Records of scene-based questions
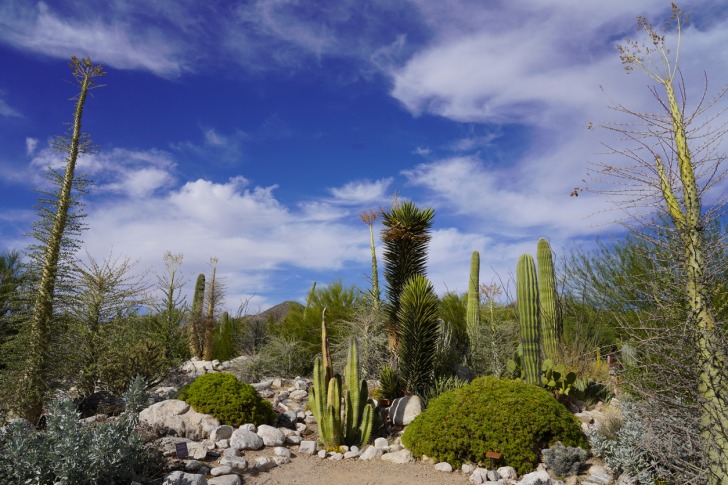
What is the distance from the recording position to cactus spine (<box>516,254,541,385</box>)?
927cm

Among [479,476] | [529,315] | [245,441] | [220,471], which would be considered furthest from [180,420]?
[529,315]

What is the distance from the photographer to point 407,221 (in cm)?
1080

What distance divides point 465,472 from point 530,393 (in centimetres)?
145

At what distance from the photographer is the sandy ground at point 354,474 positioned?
6621 millimetres

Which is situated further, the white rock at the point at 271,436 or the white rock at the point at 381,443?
the white rock at the point at 271,436

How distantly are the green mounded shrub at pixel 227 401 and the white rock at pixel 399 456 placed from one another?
7.61 ft

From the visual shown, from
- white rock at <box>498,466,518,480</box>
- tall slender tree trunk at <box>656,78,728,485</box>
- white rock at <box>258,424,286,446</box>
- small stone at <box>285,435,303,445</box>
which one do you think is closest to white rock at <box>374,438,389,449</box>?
small stone at <box>285,435,303,445</box>

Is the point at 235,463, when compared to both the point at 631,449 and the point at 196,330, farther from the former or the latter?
the point at 196,330

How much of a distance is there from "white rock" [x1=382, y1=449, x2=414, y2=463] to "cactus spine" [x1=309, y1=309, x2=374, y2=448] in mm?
644

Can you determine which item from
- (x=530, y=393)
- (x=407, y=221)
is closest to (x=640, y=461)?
(x=530, y=393)

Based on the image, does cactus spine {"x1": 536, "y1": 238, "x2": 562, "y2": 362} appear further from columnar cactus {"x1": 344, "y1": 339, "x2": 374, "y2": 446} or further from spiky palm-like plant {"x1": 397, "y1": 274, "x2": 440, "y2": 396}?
columnar cactus {"x1": 344, "y1": 339, "x2": 374, "y2": 446}

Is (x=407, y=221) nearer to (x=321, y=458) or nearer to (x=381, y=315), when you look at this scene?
(x=381, y=315)

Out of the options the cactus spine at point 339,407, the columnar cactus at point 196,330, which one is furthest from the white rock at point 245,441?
the columnar cactus at point 196,330

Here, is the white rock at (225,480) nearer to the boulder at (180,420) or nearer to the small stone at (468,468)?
the boulder at (180,420)
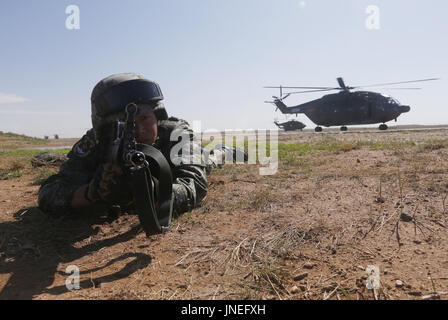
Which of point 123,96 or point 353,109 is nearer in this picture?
point 123,96

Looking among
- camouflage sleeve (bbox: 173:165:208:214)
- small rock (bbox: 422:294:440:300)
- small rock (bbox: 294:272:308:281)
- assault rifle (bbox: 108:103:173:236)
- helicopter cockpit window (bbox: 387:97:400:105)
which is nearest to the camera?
small rock (bbox: 422:294:440:300)

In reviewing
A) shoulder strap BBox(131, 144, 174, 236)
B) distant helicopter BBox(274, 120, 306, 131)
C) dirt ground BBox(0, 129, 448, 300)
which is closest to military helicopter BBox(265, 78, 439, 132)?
distant helicopter BBox(274, 120, 306, 131)

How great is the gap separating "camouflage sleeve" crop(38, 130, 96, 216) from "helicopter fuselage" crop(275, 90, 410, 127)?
1997 centimetres

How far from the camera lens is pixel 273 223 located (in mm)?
2186

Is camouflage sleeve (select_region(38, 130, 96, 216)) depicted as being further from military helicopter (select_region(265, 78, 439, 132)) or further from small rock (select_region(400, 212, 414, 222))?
military helicopter (select_region(265, 78, 439, 132))

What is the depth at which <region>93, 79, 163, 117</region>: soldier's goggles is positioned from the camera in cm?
207

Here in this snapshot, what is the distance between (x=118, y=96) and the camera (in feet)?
6.77

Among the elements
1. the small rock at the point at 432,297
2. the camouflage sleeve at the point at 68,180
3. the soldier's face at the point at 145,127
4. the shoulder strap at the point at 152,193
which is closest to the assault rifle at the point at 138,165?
the shoulder strap at the point at 152,193

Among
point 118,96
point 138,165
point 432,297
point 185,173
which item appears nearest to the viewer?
point 432,297

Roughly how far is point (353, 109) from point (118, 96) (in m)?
20.2

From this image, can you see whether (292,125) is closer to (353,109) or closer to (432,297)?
(353,109)

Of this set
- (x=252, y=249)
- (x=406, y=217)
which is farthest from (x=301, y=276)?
(x=406, y=217)

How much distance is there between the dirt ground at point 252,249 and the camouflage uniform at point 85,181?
0.50ft

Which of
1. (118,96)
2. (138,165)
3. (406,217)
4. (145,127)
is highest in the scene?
(118,96)
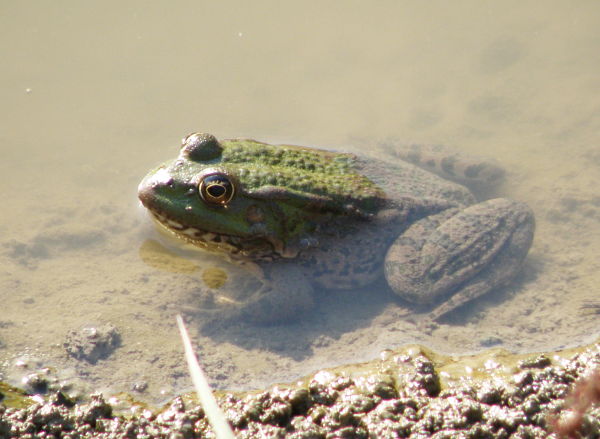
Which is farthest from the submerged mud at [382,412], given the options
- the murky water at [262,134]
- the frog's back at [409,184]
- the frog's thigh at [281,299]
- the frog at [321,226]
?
the frog's back at [409,184]

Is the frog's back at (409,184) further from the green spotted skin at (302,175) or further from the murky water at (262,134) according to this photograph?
the murky water at (262,134)

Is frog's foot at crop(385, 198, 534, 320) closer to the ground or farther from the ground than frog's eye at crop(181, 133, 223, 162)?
closer to the ground

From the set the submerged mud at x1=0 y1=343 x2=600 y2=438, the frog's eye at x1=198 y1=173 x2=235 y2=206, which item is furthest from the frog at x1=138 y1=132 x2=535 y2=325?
the submerged mud at x1=0 y1=343 x2=600 y2=438

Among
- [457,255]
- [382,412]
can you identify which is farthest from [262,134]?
[382,412]

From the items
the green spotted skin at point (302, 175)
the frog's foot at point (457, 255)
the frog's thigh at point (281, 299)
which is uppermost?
the green spotted skin at point (302, 175)

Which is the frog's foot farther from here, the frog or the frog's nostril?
the frog's nostril
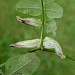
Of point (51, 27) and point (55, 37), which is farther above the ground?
point (51, 27)

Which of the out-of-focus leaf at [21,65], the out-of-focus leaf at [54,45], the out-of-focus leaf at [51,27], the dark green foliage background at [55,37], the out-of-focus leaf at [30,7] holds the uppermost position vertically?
the out-of-focus leaf at [30,7]

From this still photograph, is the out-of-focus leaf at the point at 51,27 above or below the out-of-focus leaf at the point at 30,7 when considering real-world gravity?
below

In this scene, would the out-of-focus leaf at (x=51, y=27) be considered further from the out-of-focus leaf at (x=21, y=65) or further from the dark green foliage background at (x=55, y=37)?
the dark green foliage background at (x=55, y=37)

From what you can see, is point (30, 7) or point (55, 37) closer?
point (30, 7)

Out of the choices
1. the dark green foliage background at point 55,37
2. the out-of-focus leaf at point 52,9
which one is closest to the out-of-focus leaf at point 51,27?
the out-of-focus leaf at point 52,9

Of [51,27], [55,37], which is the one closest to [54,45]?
[51,27]

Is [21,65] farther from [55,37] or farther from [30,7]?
[55,37]

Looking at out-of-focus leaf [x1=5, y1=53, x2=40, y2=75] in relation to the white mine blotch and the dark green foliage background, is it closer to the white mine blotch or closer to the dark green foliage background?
the white mine blotch
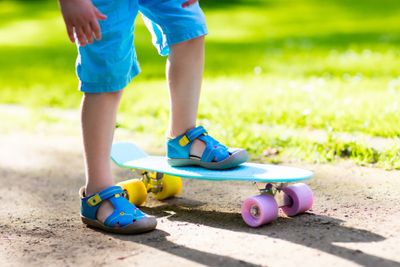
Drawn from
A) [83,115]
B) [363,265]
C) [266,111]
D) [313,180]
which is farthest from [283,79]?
[363,265]

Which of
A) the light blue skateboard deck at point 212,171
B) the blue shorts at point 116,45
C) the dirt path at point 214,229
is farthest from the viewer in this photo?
the light blue skateboard deck at point 212,171

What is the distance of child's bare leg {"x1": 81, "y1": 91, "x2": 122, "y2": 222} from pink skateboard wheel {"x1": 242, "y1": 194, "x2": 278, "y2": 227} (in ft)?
1.83

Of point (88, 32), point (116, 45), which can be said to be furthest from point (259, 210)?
point (88, 32)

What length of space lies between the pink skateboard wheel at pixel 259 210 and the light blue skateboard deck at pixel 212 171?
80mm

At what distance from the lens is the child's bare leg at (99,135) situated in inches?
115

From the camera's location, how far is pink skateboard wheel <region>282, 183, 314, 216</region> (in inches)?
118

## [Description of the task]
Set down, exactly and in full, the lines from the one containing "What is the distance of" through the end of the entries; no other line belongs.

## [Finished answer]
What is the distance of child's bare leg {"x1": 81, "y1": 91, "x2": 122, "y2": 222} from pink skateboard wheel {"x1": 242, "y1": 194, "x2": 278, "y2": 227} (in ft)?
1.83

Of point (88, 32), point (116, 45), which can be said to be furthest from point (259, 210)?
point (88, 32)

What length of space lies between the pink skateboard wheel at pixel 259 210 and the light blue skateboard deck at pixel 212 171?
80mm

At what distance from the lens is the child's bare leg at (99,135) situated in inches?
115

From the camera's location, how far is pink skateboard wheel <region>282, 183, 314, 216</region> (in inches)?
118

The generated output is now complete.